Wolff-Parkinson White Syndrome - Catheter Ablation [posted 7/27/98]
Answer: This procedure has been available about 10 years or so after pioneering work at the University of Michigan. There are many physicians who perform this procedure, but if it were me, I would go to one of the national specialists (assuming your health insurance will allow you) unless your physician has done over 100 or so. The risk is that you will damage the conduction system of the heart and need a pacemaker. Initially, there were also times that patients had damage to the heart muscle itself, including a couple of holes. This doesn't occur any more since the procedure has been perfected, but is still a risk. Basically a catheter is placed next to the accessory pathway responsible for WPW and radio frequency waves damage/kill the tissue so that it doesn't function. I have had about 4 patients receive the procedure and it seems quite effective.

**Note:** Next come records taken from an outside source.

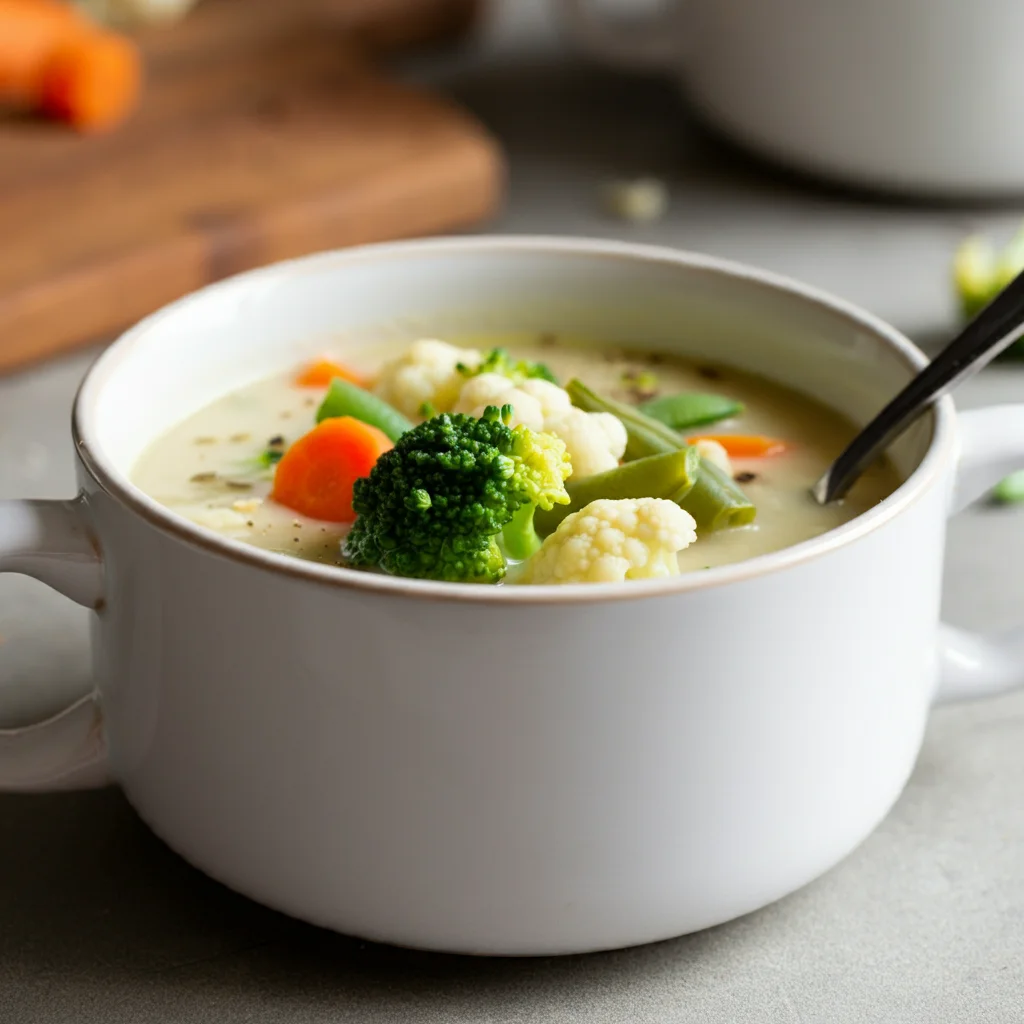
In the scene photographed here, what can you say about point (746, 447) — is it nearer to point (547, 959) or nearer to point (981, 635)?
point (981, 635)

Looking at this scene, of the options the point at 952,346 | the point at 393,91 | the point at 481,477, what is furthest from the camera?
the point at 393,91

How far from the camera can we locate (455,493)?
55.9 inches

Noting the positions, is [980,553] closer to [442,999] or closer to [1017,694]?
[1017,694]

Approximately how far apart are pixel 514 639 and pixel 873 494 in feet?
2.02

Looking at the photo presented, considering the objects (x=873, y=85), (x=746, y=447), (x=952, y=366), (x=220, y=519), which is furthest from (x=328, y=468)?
(x=873, y=85)

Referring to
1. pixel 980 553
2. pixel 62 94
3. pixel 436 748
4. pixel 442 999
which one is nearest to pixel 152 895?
pixel 442 999

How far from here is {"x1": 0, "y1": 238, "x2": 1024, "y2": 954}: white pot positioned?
125 centimetres

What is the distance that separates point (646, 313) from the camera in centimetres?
196

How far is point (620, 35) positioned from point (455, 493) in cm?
242

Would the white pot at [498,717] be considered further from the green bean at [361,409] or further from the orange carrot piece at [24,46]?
the orange carrot piece at [24,46]

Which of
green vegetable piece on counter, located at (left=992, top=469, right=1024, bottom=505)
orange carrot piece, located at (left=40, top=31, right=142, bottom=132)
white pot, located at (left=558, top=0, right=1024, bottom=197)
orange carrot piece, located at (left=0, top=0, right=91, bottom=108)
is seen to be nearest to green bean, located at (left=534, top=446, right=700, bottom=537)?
green vegetable piece on counter, located at (left=992, top=469, right=1024, bottom=505)

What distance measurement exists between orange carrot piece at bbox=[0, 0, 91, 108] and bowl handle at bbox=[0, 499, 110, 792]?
2025mm

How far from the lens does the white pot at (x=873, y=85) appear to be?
296 cm

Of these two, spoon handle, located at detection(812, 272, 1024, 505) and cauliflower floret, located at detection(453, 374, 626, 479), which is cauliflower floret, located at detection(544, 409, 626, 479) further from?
spoon handle, located at detection(812, 272, 1024, 505)
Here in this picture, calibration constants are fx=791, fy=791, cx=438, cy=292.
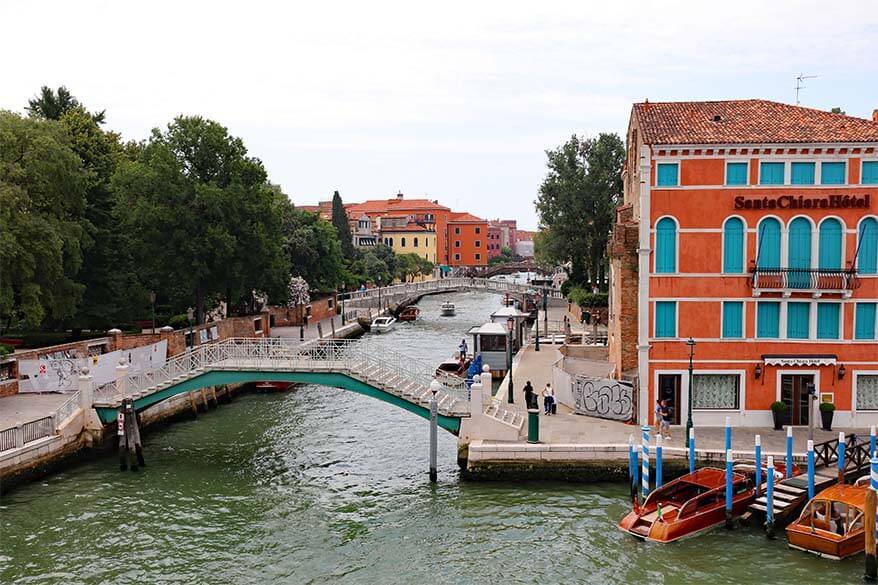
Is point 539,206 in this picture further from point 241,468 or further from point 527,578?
point 527,578

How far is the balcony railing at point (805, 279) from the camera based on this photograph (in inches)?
941

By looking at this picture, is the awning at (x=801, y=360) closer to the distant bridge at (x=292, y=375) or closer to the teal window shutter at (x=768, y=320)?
the teal window shutter at (x=768, y=320)

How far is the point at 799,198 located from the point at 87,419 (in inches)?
924

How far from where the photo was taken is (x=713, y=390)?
24.6 metres

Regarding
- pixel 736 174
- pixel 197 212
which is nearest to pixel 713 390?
pixel 736 174

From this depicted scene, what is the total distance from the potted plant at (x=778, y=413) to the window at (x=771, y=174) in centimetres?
671

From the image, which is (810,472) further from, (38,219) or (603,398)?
(38,219)

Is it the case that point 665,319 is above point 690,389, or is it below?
Answer: above

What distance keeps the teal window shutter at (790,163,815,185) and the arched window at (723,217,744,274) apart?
2178 mm

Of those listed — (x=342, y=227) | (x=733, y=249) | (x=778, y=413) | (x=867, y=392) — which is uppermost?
(x=342, y=227)

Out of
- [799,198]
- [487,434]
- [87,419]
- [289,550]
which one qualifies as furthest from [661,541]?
[87,419]

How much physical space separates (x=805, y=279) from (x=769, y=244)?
1483 millimetres

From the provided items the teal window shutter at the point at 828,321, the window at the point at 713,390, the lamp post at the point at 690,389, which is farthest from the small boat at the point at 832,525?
the teal window shutter at the point at 828,321

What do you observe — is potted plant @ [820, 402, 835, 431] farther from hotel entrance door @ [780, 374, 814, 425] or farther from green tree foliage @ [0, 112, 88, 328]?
green tree foliage @ [0, 112, 88, 328]
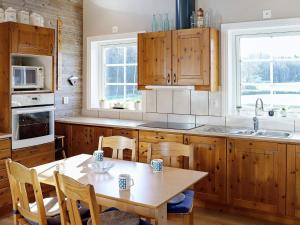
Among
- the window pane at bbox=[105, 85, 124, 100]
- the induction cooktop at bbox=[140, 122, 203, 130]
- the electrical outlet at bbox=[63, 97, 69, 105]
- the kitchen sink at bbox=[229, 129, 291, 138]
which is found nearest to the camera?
the kitchen sink at bbox=[229, 129, 291, 138]

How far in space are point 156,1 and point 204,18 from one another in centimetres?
81

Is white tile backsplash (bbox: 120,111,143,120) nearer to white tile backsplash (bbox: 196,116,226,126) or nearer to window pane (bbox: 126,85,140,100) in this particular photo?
window pane (bbox: 126,85,140,100)

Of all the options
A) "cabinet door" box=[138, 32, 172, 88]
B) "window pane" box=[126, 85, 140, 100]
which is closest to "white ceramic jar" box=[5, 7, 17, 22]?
"cabinet door" box=[138, 32, 172, 88]

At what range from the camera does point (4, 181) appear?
3.80 meters

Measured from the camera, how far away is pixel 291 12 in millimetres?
3805

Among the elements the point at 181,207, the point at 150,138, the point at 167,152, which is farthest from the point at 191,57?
the point at 181,207

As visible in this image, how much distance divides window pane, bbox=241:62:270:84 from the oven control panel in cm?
237

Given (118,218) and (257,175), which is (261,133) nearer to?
(257,175)

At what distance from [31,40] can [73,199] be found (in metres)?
2.53

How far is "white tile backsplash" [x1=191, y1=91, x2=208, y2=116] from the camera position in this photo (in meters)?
4.38

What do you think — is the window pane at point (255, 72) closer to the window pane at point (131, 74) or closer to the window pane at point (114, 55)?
the window pane at point (131, 74)

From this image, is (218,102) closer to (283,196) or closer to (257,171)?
(257,171)

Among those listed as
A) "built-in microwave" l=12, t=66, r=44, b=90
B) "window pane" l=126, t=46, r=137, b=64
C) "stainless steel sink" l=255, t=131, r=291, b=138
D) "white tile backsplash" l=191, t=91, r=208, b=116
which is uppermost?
"window pane" l=126, t=46, r=137, b=64

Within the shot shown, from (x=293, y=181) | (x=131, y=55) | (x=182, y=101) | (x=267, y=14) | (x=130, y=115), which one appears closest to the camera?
(x=293, y=181)
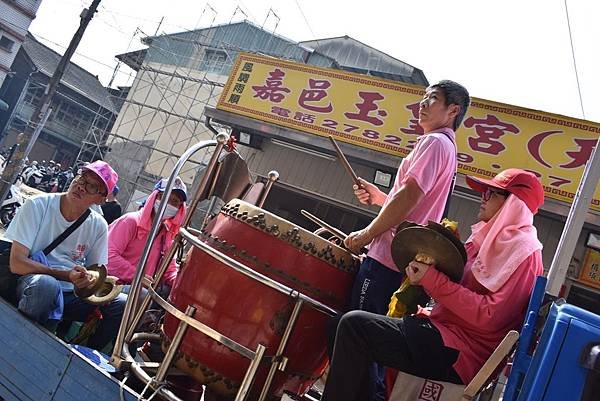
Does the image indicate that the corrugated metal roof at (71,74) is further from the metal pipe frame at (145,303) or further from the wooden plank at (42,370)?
the metal pipe frame at (145,303)

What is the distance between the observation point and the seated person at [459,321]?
5.81ft

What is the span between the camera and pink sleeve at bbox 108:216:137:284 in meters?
3.91

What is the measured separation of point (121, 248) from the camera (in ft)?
13.2

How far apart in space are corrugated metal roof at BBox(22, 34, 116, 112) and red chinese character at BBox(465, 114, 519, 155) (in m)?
29.0

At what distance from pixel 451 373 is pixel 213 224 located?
1228mm

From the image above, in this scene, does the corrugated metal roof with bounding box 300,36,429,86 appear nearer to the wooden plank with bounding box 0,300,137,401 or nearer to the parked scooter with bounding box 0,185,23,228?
the parked scooter with bounding box 0,185,23,228

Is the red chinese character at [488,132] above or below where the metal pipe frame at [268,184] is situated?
above

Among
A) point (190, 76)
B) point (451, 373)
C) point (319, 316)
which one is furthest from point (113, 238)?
point (190, 76)

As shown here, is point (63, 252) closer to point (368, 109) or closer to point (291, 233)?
point (291, 233)

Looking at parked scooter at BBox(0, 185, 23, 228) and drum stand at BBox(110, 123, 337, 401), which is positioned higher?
drum stand at BBox(110, 123, 337, 401)

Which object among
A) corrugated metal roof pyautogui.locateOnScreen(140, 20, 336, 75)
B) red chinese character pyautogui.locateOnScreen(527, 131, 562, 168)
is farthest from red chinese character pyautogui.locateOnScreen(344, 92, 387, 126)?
corrugated metal roof pyautogui.locateOnScreen(140, 20, 336, 75)

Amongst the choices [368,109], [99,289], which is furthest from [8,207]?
[99,289]

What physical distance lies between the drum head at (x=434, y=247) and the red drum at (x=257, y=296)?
1.26 feet

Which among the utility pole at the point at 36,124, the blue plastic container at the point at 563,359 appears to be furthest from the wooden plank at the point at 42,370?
the utility pole at the point at 36,124
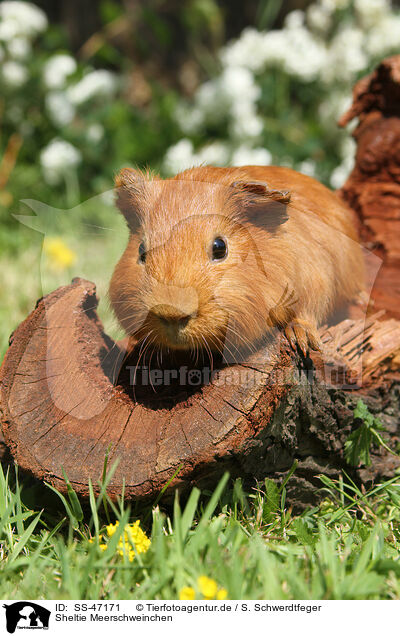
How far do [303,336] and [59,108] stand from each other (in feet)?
17.3

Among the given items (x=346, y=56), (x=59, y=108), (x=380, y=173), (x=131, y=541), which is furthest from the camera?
(x=59, y=108)

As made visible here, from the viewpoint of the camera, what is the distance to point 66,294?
2695 millimetres

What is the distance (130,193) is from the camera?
100 inches

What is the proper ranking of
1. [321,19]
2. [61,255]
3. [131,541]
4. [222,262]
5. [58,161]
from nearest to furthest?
[131,541] < [222,262] < [61,255] < [58,161] < [321,19]

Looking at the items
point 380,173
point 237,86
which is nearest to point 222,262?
point 380,173

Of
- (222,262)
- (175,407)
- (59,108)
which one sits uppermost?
(59,108)

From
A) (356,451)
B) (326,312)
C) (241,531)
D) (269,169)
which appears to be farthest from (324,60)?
(241,531)

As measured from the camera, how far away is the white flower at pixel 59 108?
6.47m

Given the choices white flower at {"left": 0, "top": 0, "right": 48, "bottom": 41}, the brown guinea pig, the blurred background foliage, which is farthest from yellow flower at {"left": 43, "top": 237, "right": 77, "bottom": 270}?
white flower at {"left": 0, "top": 0, "right": 48, "bottom": 41}

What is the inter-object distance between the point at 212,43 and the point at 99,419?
850cm

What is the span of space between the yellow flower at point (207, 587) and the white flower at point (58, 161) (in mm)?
5288

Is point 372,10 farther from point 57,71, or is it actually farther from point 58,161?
point 58,161

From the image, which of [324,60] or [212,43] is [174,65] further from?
[324,60]

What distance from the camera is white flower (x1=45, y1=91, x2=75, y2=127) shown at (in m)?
6.47
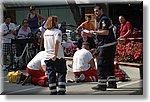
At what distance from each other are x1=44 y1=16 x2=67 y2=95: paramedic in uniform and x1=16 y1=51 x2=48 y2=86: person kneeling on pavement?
40 centimetres

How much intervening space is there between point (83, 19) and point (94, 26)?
0.22m

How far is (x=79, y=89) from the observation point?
23.2 feet

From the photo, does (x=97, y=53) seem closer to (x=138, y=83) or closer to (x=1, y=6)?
(x=138, y=83)

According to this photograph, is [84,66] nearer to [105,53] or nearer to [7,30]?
[105,53]

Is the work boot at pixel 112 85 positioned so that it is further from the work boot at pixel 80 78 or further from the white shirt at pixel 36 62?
the white shirt at pixel 36 62

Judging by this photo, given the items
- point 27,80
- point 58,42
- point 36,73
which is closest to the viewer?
point 58,42

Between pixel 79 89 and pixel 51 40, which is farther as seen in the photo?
pixel 79 89

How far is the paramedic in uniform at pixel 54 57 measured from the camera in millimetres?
6828

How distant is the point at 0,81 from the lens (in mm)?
7156

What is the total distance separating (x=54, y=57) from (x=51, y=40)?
10.8 inches

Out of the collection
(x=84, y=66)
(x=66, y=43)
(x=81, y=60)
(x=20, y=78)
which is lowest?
(x=20, y=78)

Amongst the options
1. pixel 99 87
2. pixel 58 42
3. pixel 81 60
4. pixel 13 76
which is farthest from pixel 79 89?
pixel 13 76

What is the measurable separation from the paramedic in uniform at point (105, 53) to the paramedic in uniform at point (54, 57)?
556mm

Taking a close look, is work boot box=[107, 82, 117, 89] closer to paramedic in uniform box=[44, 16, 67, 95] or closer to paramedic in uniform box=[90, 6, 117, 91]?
paramedic in uniform box=[90, 6, 117, 91]
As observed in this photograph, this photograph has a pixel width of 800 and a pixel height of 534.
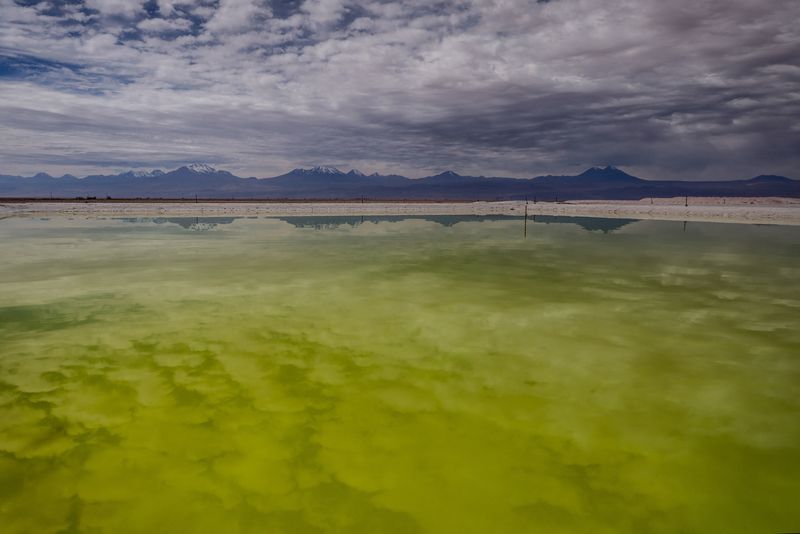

Some still have arrhythmias - different and easier to control than before. As to alternatives, it depends on how often and how severe your symptoms are. If the medications completely control the symptoms, watching might be an alternative. However, you are very young and this will not go away until "fixed". I'd probably recommend the procedure unless you are completely controlled currently, which I doubt or you wouldn't have gotten to an invasive cardiologist. The beta blocker would have little/no effect on a child - at least with current thought. Ask to speak with other patients who have had the procedure with this cardiologist.
Wolfe Parkinsons White Syndrome
Answer: It is an Electrocardiographic syndrome and is congenital in origin.
There is a tract present which enables the impulses from the upper part of the heart
to reach the lower part after by passing the normal impulse tract which can result in very rapid
beating of the heart called an arrhythmia. Catheter ablation is successful in 95% of patients.